» **Tâche demandée 1**:
Reformulez sous forme de liste le paragraphe du texte fourni qui commence par « Le changement saute aux yeux », en conservant ses faits principaux.
» **Tâche demandée 2**:
Présentez sous forme de liste JSON de chaînes, à raison d'une chaîne par ligne et sans les lignes vides, le passage des enregistrements qui va de la ligne contenant « What distance would you measure between the domed » jusqu'à la ligne contenant « the window sill at (372,306) < », ces deux lignes comprises.

» **Texte fourni**:
+++++

Une analyse de JEAN-MARC VITTORI dans Les Echos. (Qui va faire tiquer AJH).
Il faudra faire des efforts colossaux pour rétablir la situation. Tellement colossaux qu'il n'est pas sûr que les gouvernants parviennent à les imposer à leurs électeurs.Les Echos a écrit :L'Etat peut faire faillite. Il n'est plus possible aujourd'hui de nier cette réalité qui ne concerne plus seulement des royaumes d'opérette ou les pays les plus déshérités, mais aussi les plus puissants. A vrai dire, le processus est enclenché depuis longtemps. Il était caché dans des annexes financières où il est question de dépenses de retraite et de santé, qui n'intéressent pas grand-monde. Avec la Grande Récession de 2008-2009, il sort au grand jour : l'Etat devient un emprunteur comme les autres. Même l'Etat américain, dont les titres financiers constituent le fondement des marchés. Un cycle de trois siècles se referme, cycle dans lequel est née la démocratie moderne.
Le changement saute aux yeux. L'Islande a explosé fin 2008. Il s'agit certes d'une petite île - Etat d'à peine 300.000 habitants. Mais fin 2009, c'était au tour de la Grèce, quarante fois plus peuplée, de plonger. L'Europe a dû organiser en catastrophe un plan de sauvetage. Au-delà, l'Espagne, le Royaume-Uni, les Etats-Unis pourraient être mis en cause. Le doute monte, comme l'a indiqué Moody's le 2 février dernier. Pour la première fois ce jour-là, une grande agence de notation a expliqué qu'il n'était plus tout à fait sûr que Washington rembourse ses emprunts en temps et en heure -dans son jargon, que la piètre situation financière américaine « pourrait faire pression sur la note Aaa des bons du Trésor ».

+++++

[Enregistrements de questions de raisonnement spatial]
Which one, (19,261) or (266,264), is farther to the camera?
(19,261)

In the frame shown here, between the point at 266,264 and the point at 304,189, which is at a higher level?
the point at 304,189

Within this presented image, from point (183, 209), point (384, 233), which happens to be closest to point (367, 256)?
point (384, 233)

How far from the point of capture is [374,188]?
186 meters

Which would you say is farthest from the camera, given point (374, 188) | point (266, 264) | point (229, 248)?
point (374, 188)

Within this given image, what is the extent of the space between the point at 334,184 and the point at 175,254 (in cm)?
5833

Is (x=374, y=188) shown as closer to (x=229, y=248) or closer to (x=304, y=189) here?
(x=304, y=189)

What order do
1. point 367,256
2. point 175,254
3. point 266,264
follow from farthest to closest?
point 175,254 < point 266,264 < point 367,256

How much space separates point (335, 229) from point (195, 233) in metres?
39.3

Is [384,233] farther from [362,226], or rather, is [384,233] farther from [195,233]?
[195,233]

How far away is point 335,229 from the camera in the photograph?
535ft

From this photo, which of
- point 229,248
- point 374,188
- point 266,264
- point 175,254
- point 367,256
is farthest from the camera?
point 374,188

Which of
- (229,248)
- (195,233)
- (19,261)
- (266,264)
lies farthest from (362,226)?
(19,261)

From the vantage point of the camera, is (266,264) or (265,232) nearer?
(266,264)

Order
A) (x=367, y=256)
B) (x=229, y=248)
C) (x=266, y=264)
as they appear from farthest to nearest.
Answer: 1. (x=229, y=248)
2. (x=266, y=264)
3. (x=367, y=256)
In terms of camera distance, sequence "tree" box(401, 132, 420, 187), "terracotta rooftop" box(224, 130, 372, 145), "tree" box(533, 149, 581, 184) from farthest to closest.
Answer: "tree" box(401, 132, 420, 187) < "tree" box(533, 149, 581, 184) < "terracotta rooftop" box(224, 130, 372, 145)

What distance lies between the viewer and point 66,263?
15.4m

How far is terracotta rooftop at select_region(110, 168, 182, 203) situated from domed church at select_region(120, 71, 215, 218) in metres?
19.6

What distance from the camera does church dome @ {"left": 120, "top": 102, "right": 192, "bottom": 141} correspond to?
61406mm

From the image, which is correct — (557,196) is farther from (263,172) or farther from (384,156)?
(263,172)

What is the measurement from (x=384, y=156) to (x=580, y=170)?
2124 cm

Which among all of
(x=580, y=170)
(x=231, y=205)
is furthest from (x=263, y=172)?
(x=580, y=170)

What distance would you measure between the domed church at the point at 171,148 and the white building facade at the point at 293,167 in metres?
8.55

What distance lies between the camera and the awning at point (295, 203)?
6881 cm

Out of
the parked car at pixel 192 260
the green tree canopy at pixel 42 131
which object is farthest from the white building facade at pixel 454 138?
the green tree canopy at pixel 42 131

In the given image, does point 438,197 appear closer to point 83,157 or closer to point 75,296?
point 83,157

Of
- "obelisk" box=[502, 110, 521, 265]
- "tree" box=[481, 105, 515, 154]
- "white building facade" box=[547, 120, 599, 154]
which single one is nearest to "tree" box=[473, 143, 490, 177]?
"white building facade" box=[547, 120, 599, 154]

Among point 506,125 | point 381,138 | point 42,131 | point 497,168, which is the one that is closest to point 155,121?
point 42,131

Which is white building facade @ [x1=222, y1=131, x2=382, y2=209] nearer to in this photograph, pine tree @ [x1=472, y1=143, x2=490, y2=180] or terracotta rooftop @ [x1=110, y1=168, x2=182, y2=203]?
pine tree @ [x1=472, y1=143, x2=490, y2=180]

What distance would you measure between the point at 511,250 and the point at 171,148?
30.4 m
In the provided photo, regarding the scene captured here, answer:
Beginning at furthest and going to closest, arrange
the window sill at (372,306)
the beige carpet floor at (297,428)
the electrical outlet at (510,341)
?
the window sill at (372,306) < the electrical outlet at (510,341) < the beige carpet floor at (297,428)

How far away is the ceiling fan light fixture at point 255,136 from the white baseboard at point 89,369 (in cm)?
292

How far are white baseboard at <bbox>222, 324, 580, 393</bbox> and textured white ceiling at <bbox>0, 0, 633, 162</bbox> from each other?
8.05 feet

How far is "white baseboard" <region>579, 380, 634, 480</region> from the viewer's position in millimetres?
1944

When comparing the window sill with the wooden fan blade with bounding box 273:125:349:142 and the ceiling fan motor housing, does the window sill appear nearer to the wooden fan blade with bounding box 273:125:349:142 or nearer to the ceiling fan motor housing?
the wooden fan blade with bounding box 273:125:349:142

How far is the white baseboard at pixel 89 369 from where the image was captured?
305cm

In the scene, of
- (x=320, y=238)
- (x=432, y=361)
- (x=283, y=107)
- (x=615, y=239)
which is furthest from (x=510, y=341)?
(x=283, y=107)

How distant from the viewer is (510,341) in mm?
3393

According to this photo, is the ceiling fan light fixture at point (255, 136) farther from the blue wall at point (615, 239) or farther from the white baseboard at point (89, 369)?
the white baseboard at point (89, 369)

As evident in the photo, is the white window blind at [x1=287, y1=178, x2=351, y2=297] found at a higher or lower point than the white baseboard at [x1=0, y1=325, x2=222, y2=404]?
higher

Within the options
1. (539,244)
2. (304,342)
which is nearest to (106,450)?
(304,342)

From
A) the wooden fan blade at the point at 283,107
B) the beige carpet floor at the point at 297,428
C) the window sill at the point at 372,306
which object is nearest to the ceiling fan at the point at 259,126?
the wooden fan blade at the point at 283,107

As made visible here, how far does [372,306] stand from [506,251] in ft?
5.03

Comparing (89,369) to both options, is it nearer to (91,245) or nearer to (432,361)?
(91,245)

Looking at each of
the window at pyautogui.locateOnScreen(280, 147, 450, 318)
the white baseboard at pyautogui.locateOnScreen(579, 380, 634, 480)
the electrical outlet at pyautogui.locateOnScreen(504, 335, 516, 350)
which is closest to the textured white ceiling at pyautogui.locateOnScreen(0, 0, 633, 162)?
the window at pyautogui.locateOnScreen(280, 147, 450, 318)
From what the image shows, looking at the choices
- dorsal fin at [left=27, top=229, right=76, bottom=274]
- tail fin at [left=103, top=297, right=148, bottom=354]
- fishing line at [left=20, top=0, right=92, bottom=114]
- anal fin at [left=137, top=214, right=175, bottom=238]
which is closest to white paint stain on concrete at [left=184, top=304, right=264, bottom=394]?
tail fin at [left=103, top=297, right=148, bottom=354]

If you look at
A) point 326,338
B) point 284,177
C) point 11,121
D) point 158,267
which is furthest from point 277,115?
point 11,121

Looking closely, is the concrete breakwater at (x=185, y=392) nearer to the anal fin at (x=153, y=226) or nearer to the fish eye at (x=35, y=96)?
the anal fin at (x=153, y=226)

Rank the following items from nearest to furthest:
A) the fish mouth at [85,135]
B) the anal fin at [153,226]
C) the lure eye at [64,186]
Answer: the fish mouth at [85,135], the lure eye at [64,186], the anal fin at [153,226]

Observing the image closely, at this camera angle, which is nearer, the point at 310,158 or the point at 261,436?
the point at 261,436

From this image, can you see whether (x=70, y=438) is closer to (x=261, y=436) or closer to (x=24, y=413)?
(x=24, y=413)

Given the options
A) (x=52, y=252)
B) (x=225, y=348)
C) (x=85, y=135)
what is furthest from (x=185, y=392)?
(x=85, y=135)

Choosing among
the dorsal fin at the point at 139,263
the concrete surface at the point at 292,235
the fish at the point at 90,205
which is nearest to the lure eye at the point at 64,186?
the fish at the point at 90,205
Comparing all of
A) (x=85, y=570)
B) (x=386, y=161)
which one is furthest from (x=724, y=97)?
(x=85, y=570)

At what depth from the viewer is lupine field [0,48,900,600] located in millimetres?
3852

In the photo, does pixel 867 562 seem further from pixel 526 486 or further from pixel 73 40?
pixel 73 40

+++++

» **Réponse à fournir 1**:
- L'Islande a explosé fin 2008. Il s'agit d'une petite île-État d'à peine 300 000 habitants.
- Fin 2009, la Grèce, quarante fois plus peuplée, a plongé à son tour. L'Europe a dû organiser en catastrophe un plan de sauvetage.
- L'Espagne, le Royaume-Uni et les États-Unis pourraient également être mis en cause.
- Le 2 février, Moody's a indiqué pour la première fois qu'il n'était plus tout à fait sûr que Washington rembourse ses emprunts en temps et en heure. Selon l'agence, la piètre situation financière américaine « pourrait faire pression sur la note Aaa des bons du Trésor ».

» **Réponse à fournir 2**:
[
  "What distance would you measure between the domed church at the point at 171,148 and the white building facade at the point at 293,167 in metres?",
  "8.55",
  "What distance lies between the camera and the awning at point (295, 203)?",
  "6881 cm",
  "Out of",
  "the parked car at pixel 192 260",
  "the green tree canopy at pixel 42 131",
  "which object is farthest from the white building facade at pixel 454 138?",
  "the green tree canopy at pixel 42 131",
  "In the given image, does point 438,197 appear closer to point 83,157 or closer to point 75,296?",
  "point 83,157",
  "Of",
  "- \"obelisk\" box=[502, 110, 521, 265]",
  "- \"tree\" box=[481, 105, 515, 154]",
  "- \"white building facade\" box=[547, 120, 599, 154]",
  "which single one is nearest to \"tree\" box=[473, 143, 490, 177]?",
  "\"white building facade\" box=[547, 120, 599, 154]",
  "Among point 506,125 | point 381,138 | point 42,131 | point 497,168, which is the one that is closest to point 155,121?",
  "point 42,131",
  "Which is white building facade @ [x1=222, y1=131, x2=382, y2=209] nearer to in this photograph, pine tree @ [x1=472, y1=143, x2=490, y2=180] or terracotta rooftop @ [x1=110, y1=168, x2=182, y2=203]?",
  "pine tree @ [x1=472, y1=143, x2=490, y2=180]",
  "What distance would you measure between the point at 511,250 and the point at 171,148?",
  "30.4 m",
  "In the provided photo, regarding the scene captured here, answer:",
  "Beginning at furthest and going to closest, arrange",
  "the window sill at (372,306)",
  "the beige carpet floor at (297,428)",
  "the electrical outlet at (510,341)",
  "?",
  "the window sill at (372,306) < the electrical outlet at (510,341) < the beige carpet floor at (297,428)"
]